Ressaltando que, não se exclui a estima e o valor da liberdade na totalidade e na área específica da religião, este princípio é de enorme acuidade e importância para se estabelecer e construir também a dignidade da pessoa humana. Mas, no caso específico da transfusão de sangue referente ao risco de vida, a proteção da vida torna-se superior não somente a este princípio como todos os demais.
A opinião pessoal do autor deste artigo segue a linha majoritária e defendida nas páginas anteriores, que o direito à vida se sobrepõe a qualquer outro princípio devido a sua superior importância. Assim, encerra-se com o entendimento do Barão de Montesquieu: “A liberdade é o direito de fazer tudo quanto as leis permitem: e, se um cidadão pudesse fazer o que elas proíbem, não teria mais liberdade porque os outros teriam idêntico poder”.
6. Referências Bibliográficas
BRASIL, Constituição Federal, Publicada em 05 de Outubro de 1988.
BRASIL, Estatuto da Criança e do Adolescente. Lei nº 8.069, de 13 de julho de 1990.

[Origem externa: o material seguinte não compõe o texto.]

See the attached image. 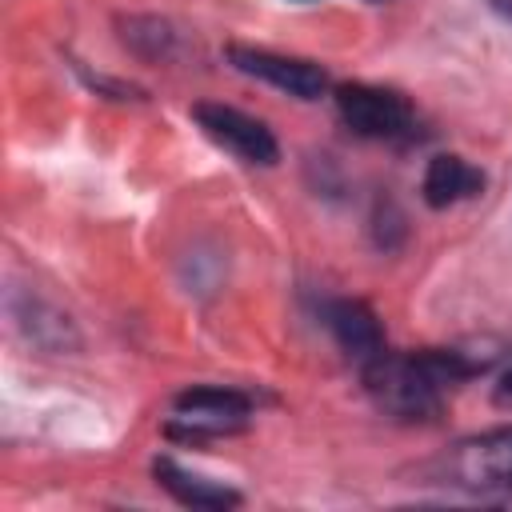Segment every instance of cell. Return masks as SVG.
<instances>
[{
    "mask_svg": "<svg viewBox=\"0 0 512 512\" xmlns=\"http://www.w3.org/2000/svg\"><path fill=\"white\" fill-rule=\"evenodd\" d=\"M484 188V172L472 168L464 156H432L424 168V200L432 208H452L460 200H472Z\"/></svg>",
    "mask_w": 512,
    "mask_h": 512,
    "instance_id": "9",
    "label": "cell"
},
{
    "mask_svg": "<svg viewBox=\"0 0 512 512\" xmlns=\"http://www.w3.org/2000/svg\"><path fill=\"white\" fill-rule=\"evenodd\" d=\"M252 412V400L236 388H216V384H200L188 388L172 400V424L168 436L180 440H204V436H224V432H240L244 420Z\"/></svg>",
    "mask_w": 512,
    "mask_h": 512,
    "instance_id": "2",
    "label": "cell"
},
{
    "mask_svg": "<svg viewBox=\"0 0 512 512\" xmlns=\"http://www.w3.org/2000/svg\"><path fill=\"white\" fill-rule=\"evenodd\" d=\"M492 400H496V408H512V368L496 380V388H492Z\"/></svg>",
    "mask_w": 512,
    "mask_h": 512,
    "instance_id": "11",
    "label": "cell"
},
{
    "mask_svg": "<svg viewBox=\"0 0 512 512\" xmlns=\"http://www.w3.org/2000/svg\"><path fill=\"white\" fill-rule=\"evenodd\" d=\"M228 64L244 76H256L296 100H320L328 92V72L312 60L300 56H280L268 48H248V44H228Z\"/></svg>",
    "mask_w": 512,
    "mask_h": 512,
    "instance_id": "6",
    "label": "cell"
},
{
    "mask_svg": "<svg viewBox=\"0 0 512 512\" xmlns=\"http://www.w3.org/2000/svg\"><path fill=\"white\" fill-rule=\"evenodd\" d=\"M152 476H156V484H160L168 496H176V500L188 504V508H236V504H240V492H236V488L216 484V480H204V476L188 472L184 464H176L172 456H160V460L152 464Z\"/></svg>",
    "mask_w": 512,
    "mask_h": 512,
    "instance_id": "8",
    "label": "cell"
},
{
    "mask_svg": "<svg viewBox=\"0 0 512 512\" xmlns=\"http://www.w3.org/2000/svg\"><path fill=\"white\" fill-rule=\"evenodd\" d=\"M492 4V12H500L504 20H512V0H488Z\"/></svg>",
    "mask_w": 512,
    "mask_h": 512,
    "instance_id": "12",
    "label": "cell"
},
{
    "mask_svg": "<svg viewBox=\"0 0 512 512\" xmlns=\"http://www.w3.org/2000/svg\"><path fill=\"white\" fill-rule=\"evenodd\" d=\"M192 116L204 128V136L212 144H220L224 152H232L236 160L264 164V168L280 160V144H276V136L268 132L264 120H256L240 108H228V104H196Z\"/></svg>",
    "mask_w": 512,
    "mask_h": 512,
    "instance_id": "5",
    "label": "cell"
},
{
    "mask_svg": "<svg viewBox=\"0 0 512 512\" xmlns=\"http://www.w3.org/2000/svg\"><path fill=\"white\" fill-rule=\"evenodd\" d=\"M336 112L364 140H400L412 132V108L392 88L340 84L336 88Z\"/></svg>",
    "mask_w": 512,
    "mask_h": 512,
    "instance_id": "3",
    "label": "cell"
},
{
    "mask_svg": "<svg viewBox=\"0 0 512 512\" xmlns=\"http://www.w3.org/2000/svg\"><path fill=\"white\" fill-rule=\"evenodd\" d=\"M444 476L468 492L508 488L512 484V428H492V432L460 440L444 460Z\"/></svg>",
    "mask_w": 512,
    "mask_h": 512,
    "instance_id": "4",
    "label": "cell"
},
{
    "mask_svg": "<svg viewBox=\"0 0 512 512\" xmlns=\"http://www.w3.org/2000/svg\"><path fill=\"white\" fill-rule=\"evenodd\" d=\"M496 352L472 348H424V352H376L364 360V388L372 404L392 420H432L444 408V388L484 372Z\"/></svg>",
    "mask_w": 512,
    "mask_h": 512,
    "instance_id": "1",
    "label": "cell"
},
{
    "mask_svg": "<svg viewBox=\"0 0 512 512\" xmlns=\"http://www.w3.org/2000/svg\"><path fill=\"white\" fill-rule=\"evenodd\" d=\"M324 324L332 332V340L352 356V360H372L376 352H384V332L380 320L372 316L368 304L360 300H328L324 304Z\"/></svg>",
    "mask_w": 512,
    "mask_h": 512,
    "instance_id": "7",
    "label": "cell"
},
{
    "mask_svg": "<svg viewBox=\"0 0 512 512\" xmlns=\"http://www.w3.org/2000/svg\"><path fill=\"white\" fill-rule=\"evenodd\" d=\"M120 36L136 56H164L172 48V28L156 16H128Z\"/></svg>",
    "mask_w": 512,
    "mask_h": 512,
    "instance_id": "10",
    "label": "cell"
}]
</instances>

CONSELHO FEDERAL DE MEDICINA, disponível em WWW.saude.caop.mp.pr.gov.br/modules/conteudo/conteudo.php?conteudo=307# acesso em 11/09/13.
DIMENSTEIN, Gilberto; ASSUMPÇÃO RODRIGUES, Marta M.; GIANSANTI, Alvaro Cesar. 10 lições de sociologia para um Brasil cidadão. Volume único. Ed. FTD. São Paulo, 2008.
LEI N. 9.455 de 7 de abril de 1997.
MALUF, Adriana Caldas do Rego Freitas. Curso de Bioética e Biodireito. São Paulo: Atlas, 2ª Edição. 2013.
MONTESQUIEU, Barão de. Disponível em WWW.frases.globo.com/Barao-de-Montesquieu/2545 acesso em 19/09/13.
MORAES, Alexandre de. Direitos Humanos Fundamentais.São Paulo, Atlas, 2005.
PERÚ, La Constitución Política, Publicada en Marzo de 1985.